-------- Records supplied

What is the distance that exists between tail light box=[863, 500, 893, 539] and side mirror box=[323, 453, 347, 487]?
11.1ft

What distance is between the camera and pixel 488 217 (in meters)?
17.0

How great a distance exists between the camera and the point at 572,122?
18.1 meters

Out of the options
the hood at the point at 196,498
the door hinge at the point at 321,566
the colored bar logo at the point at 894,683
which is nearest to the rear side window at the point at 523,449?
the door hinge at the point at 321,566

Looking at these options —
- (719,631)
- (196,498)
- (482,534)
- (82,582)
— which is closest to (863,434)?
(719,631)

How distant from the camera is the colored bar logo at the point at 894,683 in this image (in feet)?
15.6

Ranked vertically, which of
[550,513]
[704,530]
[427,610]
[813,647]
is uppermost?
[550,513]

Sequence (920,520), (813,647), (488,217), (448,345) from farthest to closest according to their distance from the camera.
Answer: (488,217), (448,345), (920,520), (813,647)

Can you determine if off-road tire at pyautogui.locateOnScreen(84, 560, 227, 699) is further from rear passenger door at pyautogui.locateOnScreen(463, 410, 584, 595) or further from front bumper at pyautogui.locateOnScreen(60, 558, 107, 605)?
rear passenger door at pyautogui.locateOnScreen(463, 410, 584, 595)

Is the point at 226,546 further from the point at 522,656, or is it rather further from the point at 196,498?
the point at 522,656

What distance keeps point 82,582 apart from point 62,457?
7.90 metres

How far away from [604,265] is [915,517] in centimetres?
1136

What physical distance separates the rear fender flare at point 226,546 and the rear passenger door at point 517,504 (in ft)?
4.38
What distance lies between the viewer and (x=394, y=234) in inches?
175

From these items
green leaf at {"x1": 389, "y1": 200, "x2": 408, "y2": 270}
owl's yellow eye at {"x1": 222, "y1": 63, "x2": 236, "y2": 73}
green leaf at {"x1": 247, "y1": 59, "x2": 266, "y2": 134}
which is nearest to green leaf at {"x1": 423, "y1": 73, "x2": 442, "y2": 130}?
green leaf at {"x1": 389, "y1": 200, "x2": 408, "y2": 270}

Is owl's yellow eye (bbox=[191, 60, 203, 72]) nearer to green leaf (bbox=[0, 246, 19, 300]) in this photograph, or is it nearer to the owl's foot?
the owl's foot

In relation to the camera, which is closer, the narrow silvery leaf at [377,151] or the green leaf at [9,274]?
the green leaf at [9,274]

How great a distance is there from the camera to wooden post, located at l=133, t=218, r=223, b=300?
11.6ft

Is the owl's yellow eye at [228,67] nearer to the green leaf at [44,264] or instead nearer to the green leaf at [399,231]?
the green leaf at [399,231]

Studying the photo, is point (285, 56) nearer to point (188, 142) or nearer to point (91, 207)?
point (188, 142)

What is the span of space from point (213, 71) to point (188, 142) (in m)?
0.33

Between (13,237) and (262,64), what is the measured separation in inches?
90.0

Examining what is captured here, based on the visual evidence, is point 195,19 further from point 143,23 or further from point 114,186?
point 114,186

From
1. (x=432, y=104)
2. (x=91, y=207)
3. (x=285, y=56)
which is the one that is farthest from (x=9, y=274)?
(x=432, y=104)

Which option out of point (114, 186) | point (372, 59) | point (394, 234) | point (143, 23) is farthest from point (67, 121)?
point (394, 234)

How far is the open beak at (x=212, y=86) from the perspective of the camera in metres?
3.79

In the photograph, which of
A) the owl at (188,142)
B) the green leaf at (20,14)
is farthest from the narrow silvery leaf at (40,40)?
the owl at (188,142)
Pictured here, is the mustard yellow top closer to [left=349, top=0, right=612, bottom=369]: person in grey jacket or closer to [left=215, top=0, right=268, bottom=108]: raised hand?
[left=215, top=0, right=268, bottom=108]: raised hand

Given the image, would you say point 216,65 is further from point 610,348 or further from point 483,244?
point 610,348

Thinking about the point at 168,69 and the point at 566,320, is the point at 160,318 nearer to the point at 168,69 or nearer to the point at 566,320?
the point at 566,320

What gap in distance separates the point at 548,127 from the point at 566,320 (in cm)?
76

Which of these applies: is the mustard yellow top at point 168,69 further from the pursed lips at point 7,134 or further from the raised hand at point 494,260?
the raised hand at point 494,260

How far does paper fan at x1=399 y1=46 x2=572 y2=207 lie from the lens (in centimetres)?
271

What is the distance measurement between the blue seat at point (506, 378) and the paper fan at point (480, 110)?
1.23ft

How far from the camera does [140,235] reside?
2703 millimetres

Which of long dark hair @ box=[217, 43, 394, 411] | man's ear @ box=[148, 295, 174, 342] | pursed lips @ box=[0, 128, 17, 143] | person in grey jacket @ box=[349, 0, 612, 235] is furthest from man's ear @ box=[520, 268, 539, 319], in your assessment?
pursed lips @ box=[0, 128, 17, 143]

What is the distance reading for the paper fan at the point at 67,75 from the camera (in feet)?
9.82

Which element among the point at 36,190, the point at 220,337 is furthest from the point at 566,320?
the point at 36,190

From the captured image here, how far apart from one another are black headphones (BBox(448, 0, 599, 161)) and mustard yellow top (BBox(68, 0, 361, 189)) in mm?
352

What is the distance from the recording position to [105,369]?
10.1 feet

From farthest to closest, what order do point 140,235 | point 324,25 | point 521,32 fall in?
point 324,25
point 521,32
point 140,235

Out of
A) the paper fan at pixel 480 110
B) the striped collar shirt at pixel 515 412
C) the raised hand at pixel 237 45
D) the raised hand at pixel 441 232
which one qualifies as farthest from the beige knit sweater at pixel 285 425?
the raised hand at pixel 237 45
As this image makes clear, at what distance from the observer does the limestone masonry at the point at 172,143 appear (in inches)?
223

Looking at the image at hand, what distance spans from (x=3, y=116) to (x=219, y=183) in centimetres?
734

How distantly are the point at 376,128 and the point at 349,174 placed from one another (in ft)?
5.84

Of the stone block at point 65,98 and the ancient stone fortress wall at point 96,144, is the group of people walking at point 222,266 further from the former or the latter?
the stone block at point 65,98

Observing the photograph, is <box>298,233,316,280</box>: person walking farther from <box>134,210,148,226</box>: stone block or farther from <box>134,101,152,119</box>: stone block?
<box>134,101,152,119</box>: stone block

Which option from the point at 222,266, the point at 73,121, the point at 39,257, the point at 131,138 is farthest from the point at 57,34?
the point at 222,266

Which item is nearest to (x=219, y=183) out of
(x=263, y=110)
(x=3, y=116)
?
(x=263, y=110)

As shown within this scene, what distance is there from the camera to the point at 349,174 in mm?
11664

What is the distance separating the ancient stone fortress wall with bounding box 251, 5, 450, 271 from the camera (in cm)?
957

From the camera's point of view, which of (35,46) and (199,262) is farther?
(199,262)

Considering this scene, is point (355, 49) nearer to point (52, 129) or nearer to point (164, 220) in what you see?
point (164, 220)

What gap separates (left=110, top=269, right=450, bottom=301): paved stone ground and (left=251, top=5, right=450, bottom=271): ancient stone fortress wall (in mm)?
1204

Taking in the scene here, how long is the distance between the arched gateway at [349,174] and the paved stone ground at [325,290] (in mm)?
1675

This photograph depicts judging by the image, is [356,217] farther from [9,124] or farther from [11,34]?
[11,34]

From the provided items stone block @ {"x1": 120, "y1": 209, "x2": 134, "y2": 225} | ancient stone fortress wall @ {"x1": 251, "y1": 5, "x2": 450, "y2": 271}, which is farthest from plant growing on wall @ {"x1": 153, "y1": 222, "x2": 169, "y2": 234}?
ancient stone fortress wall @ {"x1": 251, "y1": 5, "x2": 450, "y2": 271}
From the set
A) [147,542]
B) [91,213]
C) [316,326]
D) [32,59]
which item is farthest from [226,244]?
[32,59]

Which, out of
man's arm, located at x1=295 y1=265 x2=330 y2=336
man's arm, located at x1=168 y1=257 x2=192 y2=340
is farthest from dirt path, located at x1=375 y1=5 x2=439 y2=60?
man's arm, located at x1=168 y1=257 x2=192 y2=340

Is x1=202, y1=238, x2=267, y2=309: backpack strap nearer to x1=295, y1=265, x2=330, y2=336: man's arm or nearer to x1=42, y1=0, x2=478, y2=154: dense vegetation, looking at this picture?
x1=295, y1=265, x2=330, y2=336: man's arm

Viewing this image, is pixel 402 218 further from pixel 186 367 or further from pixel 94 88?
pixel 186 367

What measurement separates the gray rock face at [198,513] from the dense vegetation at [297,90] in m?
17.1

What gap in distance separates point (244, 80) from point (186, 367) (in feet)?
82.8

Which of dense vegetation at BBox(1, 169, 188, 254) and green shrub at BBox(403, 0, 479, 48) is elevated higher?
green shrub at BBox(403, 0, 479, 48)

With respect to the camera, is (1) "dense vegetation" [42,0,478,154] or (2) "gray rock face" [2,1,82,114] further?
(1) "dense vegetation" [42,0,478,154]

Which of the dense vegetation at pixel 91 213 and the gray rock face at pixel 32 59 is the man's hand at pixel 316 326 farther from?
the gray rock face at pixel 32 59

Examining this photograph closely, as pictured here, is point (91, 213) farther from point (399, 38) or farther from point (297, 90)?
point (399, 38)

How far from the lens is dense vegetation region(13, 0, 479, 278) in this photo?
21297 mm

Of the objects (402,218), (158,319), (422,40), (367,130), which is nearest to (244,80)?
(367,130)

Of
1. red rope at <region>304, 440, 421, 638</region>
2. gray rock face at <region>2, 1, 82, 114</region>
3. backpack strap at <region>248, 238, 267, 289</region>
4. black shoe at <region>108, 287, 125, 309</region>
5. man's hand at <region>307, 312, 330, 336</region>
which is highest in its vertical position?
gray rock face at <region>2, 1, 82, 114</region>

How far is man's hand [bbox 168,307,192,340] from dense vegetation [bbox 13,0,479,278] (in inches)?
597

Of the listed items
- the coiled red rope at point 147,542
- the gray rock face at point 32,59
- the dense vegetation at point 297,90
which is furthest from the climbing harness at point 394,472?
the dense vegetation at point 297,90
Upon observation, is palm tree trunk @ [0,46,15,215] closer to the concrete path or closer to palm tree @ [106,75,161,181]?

----------------

Everything from the line that contains "Which of the dense" through the end of the records must be duplicated exactly, and nothing outside that range.

Which of the dense vegetation at pixel 91 213 and the gray rock face at pixel 32 59 is the man's hand at pixel 316 326 farther from?
the gray rock face at pixel 32 59

Examining this photograph closely, as pictured here, is point (91, 213) farther from point (399, 38) or farther from point (297, 90)?
point (399, 38)

How far from the lens is dense vegetation region(13, 0, 479, 278) in this photo?
21297 mm

Of the objects (402,218), (158,319), (422,40), (367,130), which is nearest to (244,80)?
(367,130)

Of
1. red rope at <region>304, 440, 421, 638</region>
2. gray rock face at <region>2, 1, 82, 114</region>
3. backpack strap at <region>248, 238, 267, 289</region>
4. black shoe at <region>108, 287, 125, 309</region>
5. man's hand at <region>307, 312, 330, 336</region>
which is highest in its vertical position?
gray rock face at <region>2, 1, 82, 114</region>

How far is man's hand [bbox 168,307,192,340] from dense vegetation [bbox 13,0,479,278] (in inches)?
597

Of the listed items
- the coiled red rope at point 147,542
- the gray rock face at point 32,59
- the dense vegetation at point 297,90
which is furthest from the climbing harness at point 394,472?
the dense vegetation at point 297,90
Upon observation, is palm tree trunk @ [0,46,15,215] closer to the concrete path or closer to palm tree @ [106,75,161,181]?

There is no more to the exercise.